Le premier Norvégien en finale de Masters 1000
De là à imaginer qu’il atteindrait sur dur sa première finale en Masters 1 000 – une performance qu’il est le premier Norvégien à réaliser -, il y a un pas que lui-même n’aurait pas franchi. Le fait que cela se produise ici, à Miami, n’est en revanche pas totalement fortuit.
“J’apprécie beaucoup les conditions ici, les courts sont très, très lents comparé aux autres tournois sur dur. Cela convient plutôt bien à mon jeu, fait-il remarquer. J’aime bien aussi l’endroit, j’ai passé beaucoup de temps à Miami pour ma préparation hivernale. J’ai beaucoup de souvenirs également de la Eddie Herr et de l’Orange Bowl, qui se jouaient là. J’aimais bien venir jouer ces tournois car mes grands-parents avaient une maison de vacances sur place, donc on y passait pas mal de temps.”

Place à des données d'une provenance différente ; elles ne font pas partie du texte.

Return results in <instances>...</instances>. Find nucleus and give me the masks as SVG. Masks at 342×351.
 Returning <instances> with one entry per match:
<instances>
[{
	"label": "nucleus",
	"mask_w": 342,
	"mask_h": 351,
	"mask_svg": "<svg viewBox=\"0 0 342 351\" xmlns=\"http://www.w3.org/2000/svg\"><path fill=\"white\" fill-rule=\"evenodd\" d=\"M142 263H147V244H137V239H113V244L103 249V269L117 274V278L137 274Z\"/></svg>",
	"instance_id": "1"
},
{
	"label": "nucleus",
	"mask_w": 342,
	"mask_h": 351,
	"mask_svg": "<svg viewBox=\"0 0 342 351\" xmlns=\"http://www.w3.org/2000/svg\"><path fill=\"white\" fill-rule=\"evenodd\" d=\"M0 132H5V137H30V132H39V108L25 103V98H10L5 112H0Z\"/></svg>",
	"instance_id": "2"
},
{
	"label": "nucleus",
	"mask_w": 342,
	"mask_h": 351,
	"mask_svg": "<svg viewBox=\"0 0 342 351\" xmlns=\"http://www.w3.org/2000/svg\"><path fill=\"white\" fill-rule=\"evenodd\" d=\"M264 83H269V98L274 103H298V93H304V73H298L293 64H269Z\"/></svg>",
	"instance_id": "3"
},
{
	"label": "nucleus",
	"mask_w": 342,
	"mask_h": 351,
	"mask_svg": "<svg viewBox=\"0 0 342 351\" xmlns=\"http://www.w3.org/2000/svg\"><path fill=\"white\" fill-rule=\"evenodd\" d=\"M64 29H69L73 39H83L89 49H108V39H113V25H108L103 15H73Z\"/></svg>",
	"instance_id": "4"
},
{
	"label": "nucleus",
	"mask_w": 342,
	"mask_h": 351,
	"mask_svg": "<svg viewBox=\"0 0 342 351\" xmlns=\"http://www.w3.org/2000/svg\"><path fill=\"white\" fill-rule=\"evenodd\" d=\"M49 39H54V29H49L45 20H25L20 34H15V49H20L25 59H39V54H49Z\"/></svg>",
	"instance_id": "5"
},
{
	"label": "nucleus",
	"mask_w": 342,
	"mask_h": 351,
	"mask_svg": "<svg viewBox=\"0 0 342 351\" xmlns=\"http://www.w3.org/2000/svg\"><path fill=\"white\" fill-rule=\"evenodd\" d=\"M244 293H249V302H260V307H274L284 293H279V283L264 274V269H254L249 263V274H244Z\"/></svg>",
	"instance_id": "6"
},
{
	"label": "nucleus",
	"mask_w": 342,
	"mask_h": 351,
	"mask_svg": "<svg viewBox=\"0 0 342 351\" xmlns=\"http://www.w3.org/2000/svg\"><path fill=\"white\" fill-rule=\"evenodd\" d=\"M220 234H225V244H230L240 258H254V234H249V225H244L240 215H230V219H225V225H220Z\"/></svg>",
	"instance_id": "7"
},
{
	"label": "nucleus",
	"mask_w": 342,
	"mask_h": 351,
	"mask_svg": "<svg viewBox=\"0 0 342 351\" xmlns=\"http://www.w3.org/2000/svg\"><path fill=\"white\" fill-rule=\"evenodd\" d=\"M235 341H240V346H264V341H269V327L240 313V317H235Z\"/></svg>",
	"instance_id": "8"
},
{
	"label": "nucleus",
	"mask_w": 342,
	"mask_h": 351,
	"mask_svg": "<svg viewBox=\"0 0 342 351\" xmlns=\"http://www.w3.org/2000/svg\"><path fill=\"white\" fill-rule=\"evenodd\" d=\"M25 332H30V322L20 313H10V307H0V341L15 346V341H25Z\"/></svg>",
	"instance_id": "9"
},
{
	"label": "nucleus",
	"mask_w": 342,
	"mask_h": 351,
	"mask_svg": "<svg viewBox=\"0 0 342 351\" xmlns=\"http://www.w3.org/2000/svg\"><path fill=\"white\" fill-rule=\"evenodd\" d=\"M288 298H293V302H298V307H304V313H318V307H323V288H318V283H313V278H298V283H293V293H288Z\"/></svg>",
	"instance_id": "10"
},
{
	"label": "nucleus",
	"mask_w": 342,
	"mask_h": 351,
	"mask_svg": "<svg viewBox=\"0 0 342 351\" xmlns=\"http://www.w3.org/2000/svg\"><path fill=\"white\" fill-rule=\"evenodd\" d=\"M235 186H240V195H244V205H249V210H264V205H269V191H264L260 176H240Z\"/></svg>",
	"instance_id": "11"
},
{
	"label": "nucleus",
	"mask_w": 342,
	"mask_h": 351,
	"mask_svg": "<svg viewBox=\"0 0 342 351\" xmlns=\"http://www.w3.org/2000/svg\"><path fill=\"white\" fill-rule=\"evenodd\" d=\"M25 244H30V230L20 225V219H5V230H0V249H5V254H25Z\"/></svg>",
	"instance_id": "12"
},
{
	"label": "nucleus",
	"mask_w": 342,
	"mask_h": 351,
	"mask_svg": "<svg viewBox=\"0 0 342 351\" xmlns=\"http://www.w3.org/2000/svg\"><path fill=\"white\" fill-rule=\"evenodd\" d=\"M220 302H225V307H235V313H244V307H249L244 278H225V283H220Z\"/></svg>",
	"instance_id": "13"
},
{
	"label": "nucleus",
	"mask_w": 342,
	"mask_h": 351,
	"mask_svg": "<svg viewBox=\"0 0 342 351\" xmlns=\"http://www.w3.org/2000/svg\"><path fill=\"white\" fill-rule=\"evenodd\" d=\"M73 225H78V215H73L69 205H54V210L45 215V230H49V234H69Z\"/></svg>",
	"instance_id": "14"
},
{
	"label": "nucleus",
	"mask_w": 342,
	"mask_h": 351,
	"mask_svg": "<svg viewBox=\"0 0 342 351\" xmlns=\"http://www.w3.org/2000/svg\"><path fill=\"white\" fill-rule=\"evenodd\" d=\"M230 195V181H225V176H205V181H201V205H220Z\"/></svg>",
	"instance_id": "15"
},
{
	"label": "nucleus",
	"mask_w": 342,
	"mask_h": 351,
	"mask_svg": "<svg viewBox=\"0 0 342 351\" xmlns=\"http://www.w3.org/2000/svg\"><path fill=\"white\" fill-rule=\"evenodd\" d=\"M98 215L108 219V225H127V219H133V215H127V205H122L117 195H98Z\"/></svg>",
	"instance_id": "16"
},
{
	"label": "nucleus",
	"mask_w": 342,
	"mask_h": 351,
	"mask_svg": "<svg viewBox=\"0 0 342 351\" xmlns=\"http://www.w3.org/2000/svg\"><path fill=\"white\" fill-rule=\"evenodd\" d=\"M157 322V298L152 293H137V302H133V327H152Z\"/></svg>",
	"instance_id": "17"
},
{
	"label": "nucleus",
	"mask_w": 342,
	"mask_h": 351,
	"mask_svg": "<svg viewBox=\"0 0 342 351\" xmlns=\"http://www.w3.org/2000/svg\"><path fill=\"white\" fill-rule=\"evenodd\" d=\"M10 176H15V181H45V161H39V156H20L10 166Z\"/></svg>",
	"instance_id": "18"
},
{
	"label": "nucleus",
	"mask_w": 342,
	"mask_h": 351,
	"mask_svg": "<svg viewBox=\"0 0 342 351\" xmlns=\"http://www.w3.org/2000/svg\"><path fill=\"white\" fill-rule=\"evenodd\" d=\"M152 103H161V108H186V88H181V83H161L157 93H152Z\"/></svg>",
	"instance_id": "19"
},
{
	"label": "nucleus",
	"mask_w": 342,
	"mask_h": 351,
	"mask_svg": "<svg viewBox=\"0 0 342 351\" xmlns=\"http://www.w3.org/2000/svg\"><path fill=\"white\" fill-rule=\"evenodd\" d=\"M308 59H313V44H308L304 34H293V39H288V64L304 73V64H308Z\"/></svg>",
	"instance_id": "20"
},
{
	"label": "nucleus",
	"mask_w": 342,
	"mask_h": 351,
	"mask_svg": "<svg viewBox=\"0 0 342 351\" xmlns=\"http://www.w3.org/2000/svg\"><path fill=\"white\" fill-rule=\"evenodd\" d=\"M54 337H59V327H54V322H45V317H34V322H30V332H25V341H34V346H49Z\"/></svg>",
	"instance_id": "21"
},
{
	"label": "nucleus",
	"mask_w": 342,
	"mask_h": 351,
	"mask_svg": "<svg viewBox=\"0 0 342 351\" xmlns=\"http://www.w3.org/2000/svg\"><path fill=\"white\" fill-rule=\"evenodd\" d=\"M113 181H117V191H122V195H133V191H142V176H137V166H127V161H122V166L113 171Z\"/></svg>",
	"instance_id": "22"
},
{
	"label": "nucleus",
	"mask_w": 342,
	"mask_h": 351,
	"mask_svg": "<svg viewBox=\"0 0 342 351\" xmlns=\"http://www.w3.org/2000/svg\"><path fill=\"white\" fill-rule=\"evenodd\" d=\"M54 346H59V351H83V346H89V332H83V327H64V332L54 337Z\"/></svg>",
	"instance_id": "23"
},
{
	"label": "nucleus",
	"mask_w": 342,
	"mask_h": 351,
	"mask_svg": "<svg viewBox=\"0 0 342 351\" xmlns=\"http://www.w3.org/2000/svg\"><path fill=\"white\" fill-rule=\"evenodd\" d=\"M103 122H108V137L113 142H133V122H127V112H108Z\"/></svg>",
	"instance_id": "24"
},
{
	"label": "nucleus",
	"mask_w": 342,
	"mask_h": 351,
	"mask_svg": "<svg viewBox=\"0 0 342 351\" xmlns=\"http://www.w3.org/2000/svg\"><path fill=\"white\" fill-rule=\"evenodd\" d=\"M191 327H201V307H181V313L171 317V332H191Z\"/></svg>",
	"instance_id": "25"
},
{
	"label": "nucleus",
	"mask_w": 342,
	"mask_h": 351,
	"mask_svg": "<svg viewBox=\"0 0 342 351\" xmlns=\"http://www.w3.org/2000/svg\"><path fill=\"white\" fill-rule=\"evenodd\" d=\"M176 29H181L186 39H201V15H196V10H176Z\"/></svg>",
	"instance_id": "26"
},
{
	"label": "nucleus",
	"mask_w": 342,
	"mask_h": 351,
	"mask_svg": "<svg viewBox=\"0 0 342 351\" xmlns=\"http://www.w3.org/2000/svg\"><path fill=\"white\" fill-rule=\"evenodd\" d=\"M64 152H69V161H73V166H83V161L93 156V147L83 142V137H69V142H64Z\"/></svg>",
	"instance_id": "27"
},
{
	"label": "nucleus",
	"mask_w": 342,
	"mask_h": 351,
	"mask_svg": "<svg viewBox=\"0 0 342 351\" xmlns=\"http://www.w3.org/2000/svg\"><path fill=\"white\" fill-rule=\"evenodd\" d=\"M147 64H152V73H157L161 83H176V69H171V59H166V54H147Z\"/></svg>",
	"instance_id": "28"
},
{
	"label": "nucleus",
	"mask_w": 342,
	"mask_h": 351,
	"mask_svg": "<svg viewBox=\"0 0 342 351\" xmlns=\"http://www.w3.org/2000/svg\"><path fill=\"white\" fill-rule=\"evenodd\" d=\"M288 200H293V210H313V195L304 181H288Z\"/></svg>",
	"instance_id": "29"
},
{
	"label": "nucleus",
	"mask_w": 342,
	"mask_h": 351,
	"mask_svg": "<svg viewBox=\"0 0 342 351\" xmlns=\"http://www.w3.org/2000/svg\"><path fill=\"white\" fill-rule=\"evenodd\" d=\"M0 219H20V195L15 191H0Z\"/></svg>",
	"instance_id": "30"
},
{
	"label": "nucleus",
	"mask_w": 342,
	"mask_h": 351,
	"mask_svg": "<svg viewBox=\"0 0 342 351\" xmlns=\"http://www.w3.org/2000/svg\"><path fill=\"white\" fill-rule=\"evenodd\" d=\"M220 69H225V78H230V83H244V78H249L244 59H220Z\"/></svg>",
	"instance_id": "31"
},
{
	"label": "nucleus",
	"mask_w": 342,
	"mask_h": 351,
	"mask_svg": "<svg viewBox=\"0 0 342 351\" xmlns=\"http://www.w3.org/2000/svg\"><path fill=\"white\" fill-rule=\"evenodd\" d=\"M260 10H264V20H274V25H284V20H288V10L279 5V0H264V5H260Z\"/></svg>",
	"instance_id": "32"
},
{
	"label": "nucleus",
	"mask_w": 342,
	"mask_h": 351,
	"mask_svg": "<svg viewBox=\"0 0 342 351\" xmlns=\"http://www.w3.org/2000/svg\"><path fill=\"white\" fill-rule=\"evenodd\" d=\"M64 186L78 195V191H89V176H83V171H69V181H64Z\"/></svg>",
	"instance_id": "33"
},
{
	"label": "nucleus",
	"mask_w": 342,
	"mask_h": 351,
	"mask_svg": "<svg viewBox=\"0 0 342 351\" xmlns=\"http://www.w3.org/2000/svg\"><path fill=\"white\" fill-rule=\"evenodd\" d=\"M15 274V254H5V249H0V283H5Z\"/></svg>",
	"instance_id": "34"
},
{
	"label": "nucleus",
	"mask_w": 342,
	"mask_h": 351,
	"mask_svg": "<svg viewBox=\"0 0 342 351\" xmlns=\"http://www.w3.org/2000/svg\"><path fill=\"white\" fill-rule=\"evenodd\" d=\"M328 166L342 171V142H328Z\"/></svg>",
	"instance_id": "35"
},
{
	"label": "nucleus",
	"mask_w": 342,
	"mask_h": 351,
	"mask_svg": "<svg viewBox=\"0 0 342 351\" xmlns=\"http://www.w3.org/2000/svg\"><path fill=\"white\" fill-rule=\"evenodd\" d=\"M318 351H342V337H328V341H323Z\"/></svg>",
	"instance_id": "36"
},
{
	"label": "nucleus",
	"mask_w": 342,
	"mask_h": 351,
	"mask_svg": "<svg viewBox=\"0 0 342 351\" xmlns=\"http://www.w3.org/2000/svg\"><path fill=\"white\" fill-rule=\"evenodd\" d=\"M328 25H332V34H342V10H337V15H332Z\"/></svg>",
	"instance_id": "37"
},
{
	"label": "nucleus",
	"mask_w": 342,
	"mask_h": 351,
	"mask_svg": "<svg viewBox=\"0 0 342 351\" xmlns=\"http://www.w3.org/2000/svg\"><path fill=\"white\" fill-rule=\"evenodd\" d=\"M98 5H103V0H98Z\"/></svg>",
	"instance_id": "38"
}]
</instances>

Que Casper Ruud s’impose dimanche en Floride serait néanmoins une surprise qui aurait valu une belle cote en début de tournoi. Surtout de la part d’un joueur qui avait manqué son début de saison – il avait dû déclarer forfait à l’Open d’Australie après s’être foulé la cheville à l’entraînement – et qui venait de se faire éliminer sèchement par Nick Kyrgios à Indian Wells, dès son deuxième match.
Mais Ruud avait néanmoins montré des signes de sa montée en puissance fin février en s’imposant à Buenos Aires. Sur sa terre battue chérie, certes, là où il restera probablement toujours le plus à l’aise, et un énorme client pour la saison printanière à venir. Mais qu’on ne s’y méprenne plus, et qu’on ne le sous-estime plus : Casper Ruud est désormais (aussi) un dur de dur, un vrai.